What are the potential fines and charges for a hit-and-run in Ontario? There are two pieces of legislation in the Highway Traffic Act that are used to enforce that type of behaviour. One is under section 199. 1, called failing to report an accident, and the other is under section 201 of the Highway Traffic Act, calling it failing to remain at an accident.

Under section 199. 1, The, those charges are indeed less than a failing to remain, but they are certainly not a minor charge if you’re facing one. If you are charged with that, you’ll see one of two things. You might see a ticket with a fine on it of 110, which is an out-of-court settlement and with that, it will come with three demerit points. So that’s a ticket. The other way you would see a charge like that is. If the officer decided based on the severity of what happened, they may decide that they would like to summons you and bring you before a court. If that happens, the court has the ability to select within a range of fines up to $1, 000.

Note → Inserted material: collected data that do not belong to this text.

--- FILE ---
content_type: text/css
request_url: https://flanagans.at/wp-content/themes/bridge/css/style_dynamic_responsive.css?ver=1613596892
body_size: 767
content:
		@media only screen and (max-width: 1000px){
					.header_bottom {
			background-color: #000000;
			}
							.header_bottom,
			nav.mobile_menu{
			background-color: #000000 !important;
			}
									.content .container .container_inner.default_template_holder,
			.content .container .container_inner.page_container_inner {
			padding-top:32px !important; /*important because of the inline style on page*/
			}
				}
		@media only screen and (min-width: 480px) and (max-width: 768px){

The second way that a hit and run would be dealt with in Ontario is by using the section 201, which is failing to remain. Failing to remain is considered, has been argued, to be one of the most serious charges under the Highway Traffic Act for a variety of reasons. It’s only issued by summons. And when it’s only issued by summons, we know one thing; that the officer who had done the investigation considers this to be significant. considers it to be serious and wants this before a judge or justice of the peace for the court to determine the amount of fine. The court will look at the situation and find out how aggravating it might be and the fine if convicted is up to $2, 000.